The new symmetrical diphosphonium salt [Ph2P(CH2)(2)PPh2(CH2C(O)C6H4Br)(2)] Br-2 (S) was synthesized in the reaction of 1,2-bis (diphenylphosphino) ethane (dppe) and related ketone. Further treatment with NEt3 gave the symmetrical alpha-keto stabilized diphosphine ylide [Ph2P(CH2)(2)PPh2(CHC(O)C6H4Br)(2)] (Y-1).

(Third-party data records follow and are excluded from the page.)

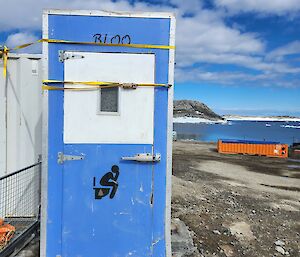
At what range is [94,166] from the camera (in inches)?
162

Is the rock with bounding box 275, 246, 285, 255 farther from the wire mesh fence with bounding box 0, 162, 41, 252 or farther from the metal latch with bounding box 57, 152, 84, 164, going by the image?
the wire mesh fence with bounding box 0, 162, 41, 252

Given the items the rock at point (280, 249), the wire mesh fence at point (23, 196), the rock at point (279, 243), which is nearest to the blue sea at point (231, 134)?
the rock at point (279, 243)

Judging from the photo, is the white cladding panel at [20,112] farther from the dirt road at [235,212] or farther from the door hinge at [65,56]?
the dirt road at [235,212]

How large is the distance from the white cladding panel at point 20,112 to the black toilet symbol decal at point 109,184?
183 cm

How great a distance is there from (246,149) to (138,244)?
19722 mm

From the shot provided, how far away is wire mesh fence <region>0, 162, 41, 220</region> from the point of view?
17.2ft

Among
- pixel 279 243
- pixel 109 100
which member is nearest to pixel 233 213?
pixel 279 243

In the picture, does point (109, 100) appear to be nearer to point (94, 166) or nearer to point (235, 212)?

The unsymmetrical alpha-keto stabilized diphosphine ylide [Ph2P(CH2)(2)PPh2(CHC(O)C6H4Br)] (Y-2) was synthesized in the reaction of diphosphine in 1:1 ratio with 2.3 '-dibromoacetophenone, then treatment with NEt3. The reaction of dibromo (1,5-cyclooctadiene)palladium (II), [PdBr2(COD)] with this ligand (Y-1) in equimolar ratio gave the new C,C-chelated [PdBr2(Ph2P(CH2)(2)PPh2(C(H)C(O)C6H4Br)(2))] (1) and with unsymmetrical phosphorus ylide [Ph2P(CH2)(2)PPh2C(H)C(O)C6H4Br] (Y-2) gave the new P, C-chelated palladacycle complex [PdBr2(Ph2P(CH2)(2)PPh2C(H)C(O)Br)] (2). These compounds were characterized successfully by FT-IR, NMR (H-1, C-13 and P-31) spectroscopic methods and the crystal structure of Y-1 and 2 were elucidated by single crystal X-ray diffraction. The results indicated that the complex 1 was C, C-chelated whereas complex 2 was P, C-chelated. These air/moisture stable complexes were employed as efficient catalysts for the Mizoroki-Heck cross-coupling reaction of several aryl chlorides, and the Taguchi method was used to optimize the yield of Mizoroki-Heck coupling. The optimum condition was found to be as followed: base; K2CO3, solvent; DMF and loading of catalyst; 0.005 mmol.